■ **Extracted material**
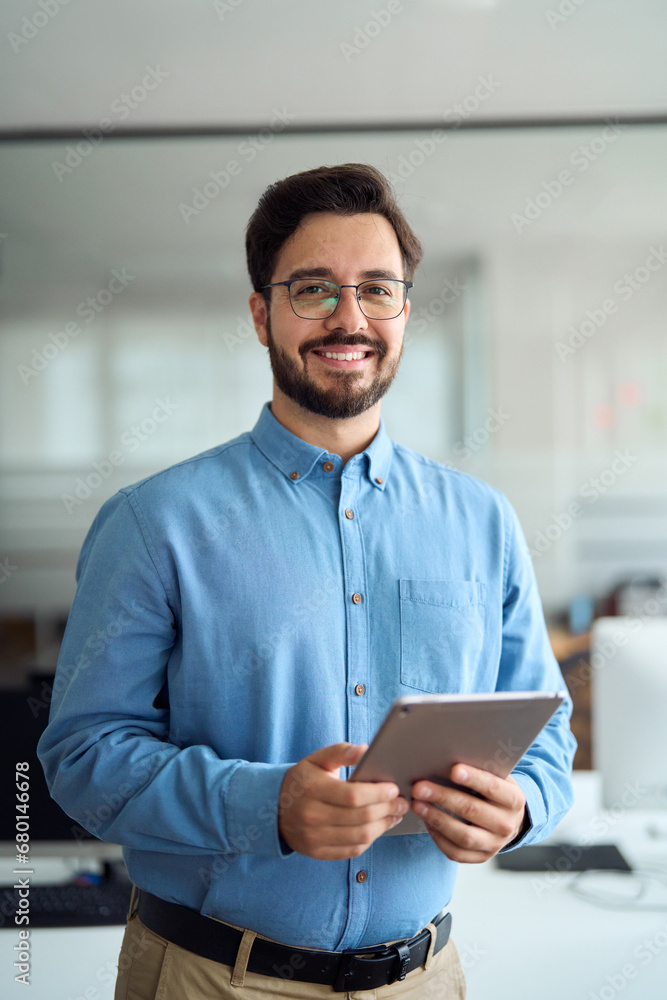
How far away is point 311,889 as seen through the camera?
1137 millimetres

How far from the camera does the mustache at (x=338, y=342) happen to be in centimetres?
126

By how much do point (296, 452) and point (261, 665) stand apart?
0.34 meters

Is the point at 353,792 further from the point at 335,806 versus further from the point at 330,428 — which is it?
the point at 330,428

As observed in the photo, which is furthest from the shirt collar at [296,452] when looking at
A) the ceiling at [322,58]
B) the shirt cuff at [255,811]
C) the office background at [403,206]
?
the ceiling at [322,58]

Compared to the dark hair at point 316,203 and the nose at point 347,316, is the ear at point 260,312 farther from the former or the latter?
the nose at point 347,316

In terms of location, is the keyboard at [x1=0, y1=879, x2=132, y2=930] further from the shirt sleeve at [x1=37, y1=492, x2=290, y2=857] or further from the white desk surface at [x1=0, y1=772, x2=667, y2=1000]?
the shirt sleeve at [x1=37, y1=492, x2=290, y2=857]

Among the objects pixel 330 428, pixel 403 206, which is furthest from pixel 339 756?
pixel 403 206

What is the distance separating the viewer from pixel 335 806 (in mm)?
959

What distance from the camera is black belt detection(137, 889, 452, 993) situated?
1122mm

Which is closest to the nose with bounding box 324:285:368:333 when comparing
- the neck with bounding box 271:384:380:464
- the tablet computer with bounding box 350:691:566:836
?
the neck with bounding box 271:384:380:464

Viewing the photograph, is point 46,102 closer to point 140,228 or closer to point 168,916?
point 140,228

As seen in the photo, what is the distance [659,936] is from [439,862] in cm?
72

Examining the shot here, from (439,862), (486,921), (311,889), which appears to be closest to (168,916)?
(311,889)

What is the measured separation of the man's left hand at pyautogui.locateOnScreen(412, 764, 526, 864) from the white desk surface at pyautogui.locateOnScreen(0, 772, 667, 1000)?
0.64 metres
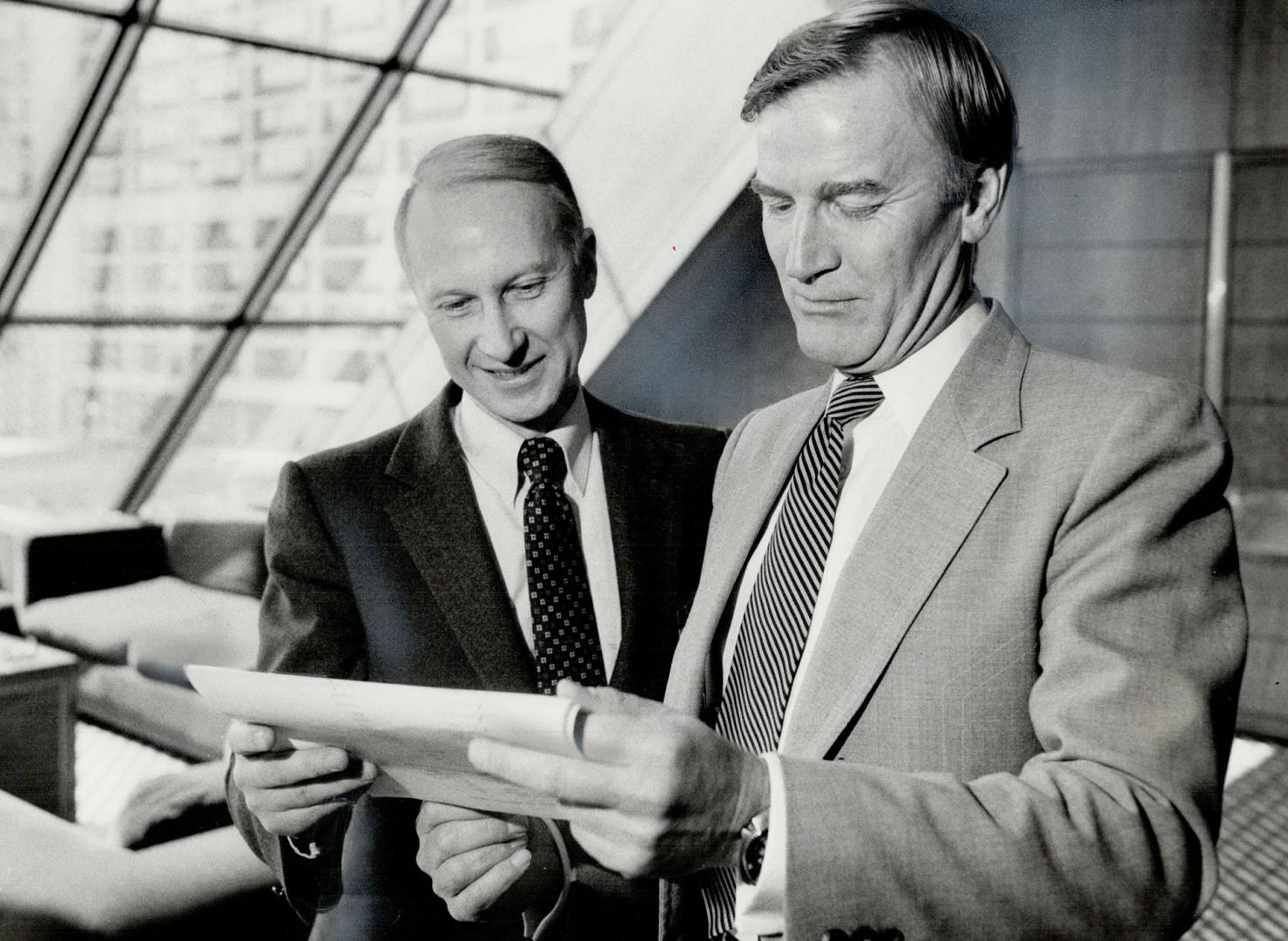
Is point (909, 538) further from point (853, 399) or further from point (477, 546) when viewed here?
point (477, 546)

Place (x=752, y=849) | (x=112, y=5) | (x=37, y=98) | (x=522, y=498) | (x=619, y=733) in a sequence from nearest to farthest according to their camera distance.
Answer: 1. (x=619, y=733)
2. (x=752, y=849)
3. (x=522, y=498)
4. (x=112, y=5)
5. (x=37, y=98)

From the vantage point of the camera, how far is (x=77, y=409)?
3326mm

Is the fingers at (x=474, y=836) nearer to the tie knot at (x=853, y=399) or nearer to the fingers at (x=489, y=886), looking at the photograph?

■ **Aim**
The entries above should be reproduced exactly, without their pictures.

■ **Answer for the task**
How far away is point 311,889 as seen through the camera?
1137 millimetres

How far from the camera does the mustache at (x=338, y=342) happen to be in centimetres?
126

By how much do point (296, 452) and point (261, 665) stand apart?
0.34 meters

Is the point at 353,792 further from the point at 335,806 versus further from the point at 330,428 — which is it?
the point at 330,428

As observed in the photo, which is furthest from the shirt collar at [296,452] when looking at
A) the ceiling at [322,58]
B) the shirt cuff at [255,811]
C) the office background at [403,206]
?
the ceiling at [322,58]

Compared to the dark hair at point 316,203 and the nose at point 347,316, is the ear at point 260,312 farther from the former or the latter?
the nose at point 347,316

In terms of location, is the keyboard at [x1=0, y1=879, x2=132, y2=930] further from the shirt sleeve at [x1=37, y1=492, x2=290, y2=857] or further from the white desk surface at [x1=0, y1=772, x2=667, y2=1000]?
the shirt sleeve at [x1=37, y1=492, x2=290, y2=857]

Among the objects pixel 330 428, pixel 403 206, which is furthest from pixel 339 756?
pixel 403 206

What is the distance separating the viewer from pixel 335 806 (in mm)?
959

What distance from the camera is black belt detection(137, 889, 452, 993) situated?
1122mm

Which is closest to the nose with bounding box 324:285:368:333 when comparing
- the neck with bounding box 271:384:380:464
- the tablet computer with bounding box 350:691:566:836
?
the neck with bounding box 271:384:380:464

Viewing the photograph, is point 46,102 closer to point 140,228 or closer to point 168,916?
point 140,228

As seen in the photo, what is the distance [659,936] is from [439,862] in cm?
72

Examining the shot here, from (439,862), (486,921), (311,889), which appears to be closest to (168,916)?
(311,889)

What is the measured separation of the man's left hand at pyautogui.locateOnScreen(412, 764, 526, 864) from the white desk surface at pyautogui.locateOnScreen(0, 772, 667, 1000)?
0.64 metres
Is point (909, 538) further from point (853, 399) or further from point (477, 546) when viewed here?
point (477, 546)

Place (x=752, y=849) | (x=112, y=5) | (x=37, y=98) | (x=522, y=498) | (x=619, y=733) in a sequence from nearest to farthest according to their camera distance.
Answer: 1. (x=619, y=733)
2. (x=752, y=849)
3. (x=522, y=498)
4. (x=112, y=5)
5. (x=37, y=98)

From the vantage point of the camera, how far is (x=77, y=409)?
3326mm

Is the fingers at (x=474, y=836) nearer to the tie knot at (x=853, y=399) or nearer to the fingers at (x=489, y=886), looking at the photograph?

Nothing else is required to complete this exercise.